Many researchers studying swine flu believe there will be many more cases in the Northern Hemisphere than there were in the spring, possibly taxing Mexico's already overextended public health care system and its airport security procedures.

"At this point, we have the instructions from the federal government to not let down our guard even though the alert has gone down a lot"  Mexico City International Airport spokesman Victor Mejia said on Wednesday.

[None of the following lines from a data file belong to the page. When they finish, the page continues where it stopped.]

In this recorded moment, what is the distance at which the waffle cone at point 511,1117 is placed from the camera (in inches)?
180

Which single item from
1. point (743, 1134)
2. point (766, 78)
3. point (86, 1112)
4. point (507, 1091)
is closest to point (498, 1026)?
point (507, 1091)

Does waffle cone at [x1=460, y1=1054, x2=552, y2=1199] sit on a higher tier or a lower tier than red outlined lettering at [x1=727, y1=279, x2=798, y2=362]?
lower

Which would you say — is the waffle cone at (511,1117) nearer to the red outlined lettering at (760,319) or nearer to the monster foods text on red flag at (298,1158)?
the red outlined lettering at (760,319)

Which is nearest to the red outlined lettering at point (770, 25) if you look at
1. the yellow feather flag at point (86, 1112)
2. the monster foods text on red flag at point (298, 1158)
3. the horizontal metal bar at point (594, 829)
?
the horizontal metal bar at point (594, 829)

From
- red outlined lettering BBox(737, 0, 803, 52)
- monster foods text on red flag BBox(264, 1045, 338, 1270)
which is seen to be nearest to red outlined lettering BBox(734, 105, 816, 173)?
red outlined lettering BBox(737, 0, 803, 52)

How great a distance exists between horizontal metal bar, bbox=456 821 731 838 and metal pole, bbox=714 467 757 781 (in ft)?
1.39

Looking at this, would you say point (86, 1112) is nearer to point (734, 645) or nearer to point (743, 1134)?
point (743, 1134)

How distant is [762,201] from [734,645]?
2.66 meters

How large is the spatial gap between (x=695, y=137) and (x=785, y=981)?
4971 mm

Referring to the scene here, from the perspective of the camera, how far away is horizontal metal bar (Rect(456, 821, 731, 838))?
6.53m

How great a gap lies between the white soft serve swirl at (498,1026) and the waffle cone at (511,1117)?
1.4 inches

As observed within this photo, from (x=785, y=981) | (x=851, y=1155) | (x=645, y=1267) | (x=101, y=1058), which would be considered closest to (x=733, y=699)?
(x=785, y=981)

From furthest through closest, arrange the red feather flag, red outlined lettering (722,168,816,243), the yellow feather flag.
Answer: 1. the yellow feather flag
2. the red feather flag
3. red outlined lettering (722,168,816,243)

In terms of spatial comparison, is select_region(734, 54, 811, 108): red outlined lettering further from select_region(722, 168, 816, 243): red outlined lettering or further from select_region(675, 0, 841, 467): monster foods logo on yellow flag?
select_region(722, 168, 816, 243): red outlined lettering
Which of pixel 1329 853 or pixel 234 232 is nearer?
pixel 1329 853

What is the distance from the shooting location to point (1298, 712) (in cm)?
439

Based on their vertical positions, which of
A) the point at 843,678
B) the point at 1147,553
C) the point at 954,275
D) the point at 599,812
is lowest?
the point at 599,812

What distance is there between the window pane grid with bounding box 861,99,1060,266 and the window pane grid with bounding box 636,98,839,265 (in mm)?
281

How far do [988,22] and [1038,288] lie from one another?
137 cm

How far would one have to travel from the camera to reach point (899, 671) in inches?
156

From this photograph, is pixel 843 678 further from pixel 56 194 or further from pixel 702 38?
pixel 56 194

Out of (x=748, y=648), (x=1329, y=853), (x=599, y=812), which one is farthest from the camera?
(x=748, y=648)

"We haven't discounted that in the next months experts are predicting that there will be a new outbreak."

Medical experts say most people do not need to be treated for swine flu, but those who do - pregnant women, asthmatics and people who are obese - must be treated quickly, within 48 hours of the first symptoms.

Many Mexicans wait until they suffer full-blown symptoms before going to a doctor, if at all.

Often, people self-diagnose and go to a pharmacy to treat themselves since few drugs require a prescription.

Since April, however, certain anti-flu drugs are distributed only at hospitals.

In late August, millions of uniformed Mexican children returned to classes.

Administrators are now preparing to impose 'school filters', a system for checking possible signs of swine flu among children and teachers and sending home anyone who seems sick.

Nationwide, Mexico's schools have added new curriculum guidelines to ensure children learn about personal hygiene and basic sanitation.

But schools will be closed this time around only if there are so many sick children or teachers that education is compromised.

Plans are already under way to continue lessons at home.

Despite all the precautions, Mexico's health advisers say the most important lesson they have learned about swine flu is that in most cases, it's fairly mild.

Swine flu caused 164 deaths in three months in Mexico, a country where tobacco-related illnesses kill that number every day.